(Records from a collection)
______
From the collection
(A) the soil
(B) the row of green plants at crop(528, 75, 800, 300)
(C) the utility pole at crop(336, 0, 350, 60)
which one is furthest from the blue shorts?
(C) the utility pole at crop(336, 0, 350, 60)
______
Reproduce all of the records above, substituting "farthest" for "furthest" and leaving every other character unchanged.

From the collection
(A) the soil
(B) the row of green plants at crop(528, 75, 800, 300)
(C) the utility pole at crop(336, 0, 350, 60)
which one is farthest from the blue shorts?
(C) the utility pole at crop(336, 0, 350, 60)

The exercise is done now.